## WHAT YOU ARE ASKED TO DO:
Copy the data word for word, keeping every line.

====== TASK INPUTS

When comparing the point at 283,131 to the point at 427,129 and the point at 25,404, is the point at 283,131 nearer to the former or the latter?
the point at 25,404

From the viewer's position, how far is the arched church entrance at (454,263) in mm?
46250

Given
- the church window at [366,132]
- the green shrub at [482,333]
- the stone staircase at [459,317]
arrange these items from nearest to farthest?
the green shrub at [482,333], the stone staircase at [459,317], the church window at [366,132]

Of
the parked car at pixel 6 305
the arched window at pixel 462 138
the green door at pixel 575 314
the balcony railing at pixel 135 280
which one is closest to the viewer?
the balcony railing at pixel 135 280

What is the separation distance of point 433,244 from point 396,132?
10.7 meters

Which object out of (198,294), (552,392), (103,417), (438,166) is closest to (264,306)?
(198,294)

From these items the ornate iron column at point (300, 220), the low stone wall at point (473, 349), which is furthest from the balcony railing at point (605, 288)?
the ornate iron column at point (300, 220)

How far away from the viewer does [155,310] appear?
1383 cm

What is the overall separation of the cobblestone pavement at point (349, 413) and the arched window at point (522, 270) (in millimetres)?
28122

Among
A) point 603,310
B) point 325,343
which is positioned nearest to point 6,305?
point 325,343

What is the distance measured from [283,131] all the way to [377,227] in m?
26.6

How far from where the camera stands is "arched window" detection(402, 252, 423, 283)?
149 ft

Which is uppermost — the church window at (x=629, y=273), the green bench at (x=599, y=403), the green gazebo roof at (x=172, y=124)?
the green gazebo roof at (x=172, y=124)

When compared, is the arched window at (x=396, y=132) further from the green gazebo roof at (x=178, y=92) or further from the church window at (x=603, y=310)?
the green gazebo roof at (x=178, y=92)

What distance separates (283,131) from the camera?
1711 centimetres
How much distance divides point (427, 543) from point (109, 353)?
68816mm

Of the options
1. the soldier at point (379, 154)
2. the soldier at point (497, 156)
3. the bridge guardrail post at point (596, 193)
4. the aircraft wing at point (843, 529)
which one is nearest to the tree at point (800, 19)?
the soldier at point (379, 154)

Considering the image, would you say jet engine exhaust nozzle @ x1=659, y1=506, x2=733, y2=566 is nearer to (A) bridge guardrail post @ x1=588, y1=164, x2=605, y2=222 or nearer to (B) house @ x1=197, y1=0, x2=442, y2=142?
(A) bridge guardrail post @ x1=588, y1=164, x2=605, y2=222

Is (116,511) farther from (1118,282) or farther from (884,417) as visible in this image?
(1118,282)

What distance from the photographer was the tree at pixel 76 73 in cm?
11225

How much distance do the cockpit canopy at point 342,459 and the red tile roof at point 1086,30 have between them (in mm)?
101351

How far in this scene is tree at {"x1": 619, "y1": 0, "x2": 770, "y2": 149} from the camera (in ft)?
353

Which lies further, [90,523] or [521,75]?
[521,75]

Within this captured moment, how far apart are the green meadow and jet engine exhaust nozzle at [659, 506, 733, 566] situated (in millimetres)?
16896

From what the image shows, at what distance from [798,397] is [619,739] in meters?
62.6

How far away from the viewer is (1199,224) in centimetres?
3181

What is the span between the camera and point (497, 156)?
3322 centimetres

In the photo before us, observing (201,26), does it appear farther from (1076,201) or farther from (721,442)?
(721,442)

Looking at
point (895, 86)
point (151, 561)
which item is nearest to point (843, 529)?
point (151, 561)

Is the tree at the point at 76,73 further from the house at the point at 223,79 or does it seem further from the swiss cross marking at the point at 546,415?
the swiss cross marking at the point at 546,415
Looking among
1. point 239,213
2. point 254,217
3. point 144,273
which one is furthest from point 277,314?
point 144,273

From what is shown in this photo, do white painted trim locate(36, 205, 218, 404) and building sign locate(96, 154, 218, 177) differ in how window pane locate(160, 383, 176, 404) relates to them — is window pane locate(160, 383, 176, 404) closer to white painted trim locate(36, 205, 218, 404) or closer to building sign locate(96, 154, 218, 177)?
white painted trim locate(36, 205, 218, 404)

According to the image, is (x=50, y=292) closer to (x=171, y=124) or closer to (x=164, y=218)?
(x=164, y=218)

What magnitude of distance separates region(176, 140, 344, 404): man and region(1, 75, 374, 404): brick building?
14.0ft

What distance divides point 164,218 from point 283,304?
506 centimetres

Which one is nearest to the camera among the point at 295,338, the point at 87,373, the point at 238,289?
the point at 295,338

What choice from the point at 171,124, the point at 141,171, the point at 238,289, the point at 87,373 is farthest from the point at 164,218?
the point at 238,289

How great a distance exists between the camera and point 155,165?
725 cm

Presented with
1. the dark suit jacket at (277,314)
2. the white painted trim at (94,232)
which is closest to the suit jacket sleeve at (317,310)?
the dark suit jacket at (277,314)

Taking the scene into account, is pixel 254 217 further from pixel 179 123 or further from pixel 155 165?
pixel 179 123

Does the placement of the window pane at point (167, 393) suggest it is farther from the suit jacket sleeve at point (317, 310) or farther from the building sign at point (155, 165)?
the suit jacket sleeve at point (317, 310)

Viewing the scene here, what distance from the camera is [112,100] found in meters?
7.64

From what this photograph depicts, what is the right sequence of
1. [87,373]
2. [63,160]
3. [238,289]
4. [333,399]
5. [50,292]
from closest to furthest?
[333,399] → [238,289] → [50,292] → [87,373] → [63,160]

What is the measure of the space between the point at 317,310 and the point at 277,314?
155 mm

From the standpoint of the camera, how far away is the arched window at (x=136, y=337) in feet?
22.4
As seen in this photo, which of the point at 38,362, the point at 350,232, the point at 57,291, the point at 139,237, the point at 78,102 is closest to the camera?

============

## TASK SOLUTION:
When comparing the point at 283,131 to the point at 427,129 and the point at 25,404, is the point at 283,131 nearer to the former or the latter?
the point at 25,404

From the viewer's position, how far is the arched church entrance at (454,263) in mm?
46250

Given
- the church window at [366,132]
- the green shrub at [482,333]
- the stone staircase at [459,317]
arrange these items from nearest to farthest?
the green shrub at [482,333], the stone staircase at [459,317], the church window at [366,132]

Of
the parked car at pixel 6 305
the arched window at pixel 462 138
the green door at pixel 575 314
the balcony railing at pixel 135 280
which one is closest to the viewer?
the balcony railing at pixel 135 280

What is the separation distance of point 433,244 from point 396,132?
10.7 meters

Which object out of (198,294), (552,392), (103,417), (438,166) is closest to (264,306)?
(198,294)

From these items the ornate iron column at point (300, 220), the low stone wall at point (473, 349), which is furthest from the balcony railing at point (605, 288)?
the ornate iron column at point (300, 220)

How far away from the viewer does [155,310] appear?
1383 cm

What is the overall separation of the cobblestone pavement at point (349, 413) and the arched window at point (522, 270) (in millimetres)?
28122

Among
A) point 603,310
B) point 325,343
which is positioned nearest to point 6,305?
point 325,343

What is the distance measured from [283,131] all the way to [377,227] in m?
26.6

How far from where the camera stands is "arched window" detection(402, 252, 423, 283)?
149 ft

Which is uppermost — the church window at (x=629, y=273), the green bench at (x=599, y=403), the green gazebo roof at (x=172, y=124)?
the green gazebo roof at (x=172, y=124)

When compared, is the arched window at (x=396, y=132) further from the green gazebo roof at (x=178, y=92) or further from the church window at (x=603, y=310)?
the green gazebo roof at (x=178, y=92)

What distance separates (283,131) from the camera?
1711 centimetres
How much distance divides point (427, 543) from point (109, 353)?
68816mm

Of the options
1. the soldier at point (379, 154)
2. the soldier at point (497, 156)
3. the bridge guardrail post at point (596, 193)
4. the aircraft wing at point (843, 529)
which one is nearest to the tree at point (800, 19)?
the soldier at point (379, 154)

Considering the image, would you say jet engine exhaust nozzle @ x1=659, y1=506, x2=733, y2=566 is nearer to (A) bridge guardrail post @ x1=588, y1=164, x2=605, y2=222 or nearer to (B) house @ x1=197, y1=0, x2=442, y2=142?
(A) bridge guardrail post @ x1=588, y1=164, x2=605, y2=222

Is (116,511) farther from (1118,282) or farther from (884,417) as visible in this image?
(1118,282)

What distance from the photographer was the tree at pixel 76 73 in cm?
11225

How much distance do the cockpit canopy at point 342,459 and the red tile roof at point 1086,30 have between them (in mm)?
101351

How far in this scene is tree at {"x1": 619, "y1": 0, "x2": 770, "y2": 149} from the camera (in ft)?
353

Which lies further, [90,523] or [521,75]?
[521,75]

Within this captured moment, how far apart are the green meadow and jet engine exhaust nozzle at [659, 506, 733, 566] situated (in millimetres)?
16896

From what the image shows, at what distance from [798,397] is [619,739] in meters?
62.6

How far away from the viewer is (1199,224) in centimetres?
3181

What is the span between the camera and point (497, 156)?
3322 centimetres

In the photo before us, observing (201,26), does it appear farther from (1076,201) or farther from (721,442)?
(721,442)

Looking at
point (895, 86)
point (151, 561)
which item is nearest to point (843, 529)?
point (151, 561)

Is the tree at the point at 76,73 further from the house at the point at 223,79 or does it seem further from the swiss cross marking at the point at 546,415?
the swiss cross marking at the point at 546,415
Looking among
1. point 239,213
2. point 254,217
3. point 144,273
which one is furthest from point 277,314?
point 144,273

From what is shown in this photo, do white painted trim locate(36, 205, 218, 404) and building sign locate(96, 154, 218, 177) differ in how window pane locate(160, 383, 176, 404) relates to them — is window pane locate(160, 383, 176, 404) closer to white painted trim locate(36, 205, 218, 404) or closer to building sign locate(96, 154, 218, 177)?
white painted trim locate(36, 205, 218, 404)

According to the image, is (x=50, y=292) closer to (x=171, y=124) or closer to (x=164, y=218)?
(x=164, y=218)

What magnitude of distance separates region(176, 140, 344, 404): man and region(1, 75, 374, 404): brick building?
14.0ft

What distance divides point 164,218 from point 283,304?
506 centimetres

Which one is nearest to the camera among the point at 295,338, the point at 87,373, the point at 238,289?
the point at 295,338

What choice from the point at 171,124, the point at 141,171, the point at 238,289, the point at 87,373 is farthest from the point at 164,218?
the point at 238,289

How great a distance exists between the camera and point 155,165?
725 cm

Presented with
1. the dark suit jacket at (277,314)
2. the white painted trim at (94,232)
which is closest to the suit jacket sleeve at (317,310)?
the dark suit jacket at (277,314)

Taking the scene into account, is pixel 254 217 further from pixel 179 123 or further from pixel 155 165?
pixel 179 123

Does the placement of the window pane at point (167, 393) suggest it is farther from the suit jacket sleeve at point (317, 310) or farther from the building sign at point (155, 165)?
the suit jacket sleeve at point (317, 310)

Viewing the scene here, what distance from the camera is [112,100] found in meters?
7.64

From what this photograph depicts, what is the right sequence of
1. [87,373]
2. [63,160]
3. [238,289]
4. [333,399]
5. [50,292]
from closest to furthest?
[333,399] → [238,289] → [50,292] → [87,373] → [63,160]

What is the measure of the space between the point at 317,310 and the point at 277,314?
155 mm

From the standpoint of the camera, how far away is the arched window at (x=136, y=337) in feet?
22.4
As seen in this photo, which of the point at 38,362, the point at 350,232, the point at 57,291, the point at 139,237, the point at 78,102 is closest to the camera?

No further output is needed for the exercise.